The Singularity in Data and Computation-Driven Science: Can It Scale Beyond Machine Learning?

Published onMay 24, 2024
The Singularity in Data and Computation-Driven Science: Can It Scale Beyond Machine Learning?
·
key-enterThis Pub is a Commentary on

(Donoho, 2024) highlights some of the advances over the past 10 to 15 years that have transformed computation-driven scientific discovery. These advances, he argues, have been driven by three principles introduced by data science that have found a broad adoption in science through frictionless open services: data sharing, code sharing, and competitive challenges. Data and code sharing essentially embody the transparency that is prescribed by the scientific method, while competitive challenges force standardization across efforts (force all approaches to fit into a unified structure) which facilitates both assessment and reuse of different methods.

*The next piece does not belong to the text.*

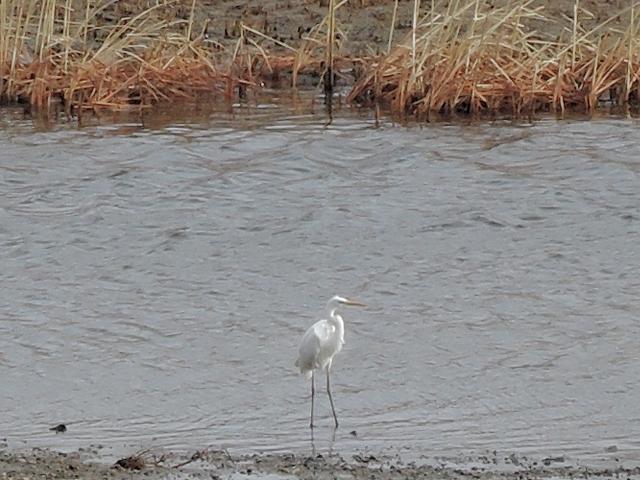 米代川河口 白鷺20160102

Machine learning (ML) is a great example of the benefits brought by these principles. Increasingly, ML papers are accompanied by data and code. For example, Papers With Code is a free and open resource with ML papers, code, and datasets—it has accumulated over 126,512 papers with code. The community has not only organized several challenges but also built infrastructure to simplify the creation and management of challenges, such as Codabench, a platform that allows the creation of competitions and benchmarks. Open source libraries such as scikit-learn are available and serve as a means to disseminate methods introduced in the literature, making it possible for these to be easily adopted and improved. Machine learning, however, is an area in which there has been not only substantial investment both from government and industry but that also has garnered a large number of commercial users. Major industry players in artificial intelligence (AI) such as Meta and Google have released open source libraries, such as TensorFlow and PyTorch that have enabled many empirical machine learning advances. The use of ML in commercial settings has also contributed to the development of infrastructure that supports the development and deployment of ML-based solutions. A number of machine learning operations (MLOps) systems ("MLOps: Continuous Delivery and Automation Pipelines in Machine Learning," 2023; Oladele, 2024) are available that implement many of the features required for collaboration, transparency, and reproducibility that the scientific community has been discussing over the years, including provenance capture and experiment management.

The question is if and how we can attain the same success in less popular niche fields that do not have the commercial value of ML or the same scale in the number of users.

From MLOps to ScienceOps

While in principle I agree that “there is no essential obstacle to turning them into everyday habits, except the interest and diligence of participating researchers,” in practice there are still barriers—we still lack the necessary infrastructure to support science operations (ScienceOps). There is no question that we have made huge strides in building software and infrastructure that support the open-science principles of transparency and reproducibility. From virtual machines and experiment packagers to notebooks, it is much easier today to work in a reproducible fashion. Unfortunately, there are still many gaps. Many tools used in scientific discovery lack provenance capture, and even tools that support reproducibility have limitations; for example, packagers such as Reprozip (Chirigati et al., 2016) that capture dependencies are often limited to specific operating systems and computational environments. As a result, it is difficult to systematically capture all different steps executed across tools and computational environments, as well as their dependencies; and manually tracking these is both time-consuming and error prone.

We need a concerted effort and investment to build general and interoperable tools and infrastructure that make transparency and reproducibility for computations frictionless: support for transparency and reproducibility should be built-in in computational environments. Only with such support will we be able to have reproducibility for all scientific disciplines. We note that one of the recommendations (RECOMMENDATION 6-3) in the NASEM consensus report on Reproducibility and Replication in Science (National Academies of Sciences, Engineering, and Medicine, 2019) is that “Funding agencies and organizations should consider investing in research and development of open-source, usable tools and infrastructure that support reproducibility for a broad range of studies across different domains in a seamless fashion.”

Challenges, Replication Studies, and Abstraction

Challenges and problem platforms such as Codabench used by the ML community provide an ideal environment to perform replication studies at scale: you fix a problem, a dataset, and evaluate many different approaches to the problem. There are other models to incentivize replication. In the database community, the Proceedings of the VLDB Endowment invites the submission of Experiment, Analysis & Benchmark Papers, which include papers that present new benchmarks and experimental surveys that “compare multiple existing solutions (including open source solutions) to a problem and, through extensive experiments, provide a comprehensive perspective on their strengths and weaknesses” (Proceedings of the VLDB Endowment, n.d.).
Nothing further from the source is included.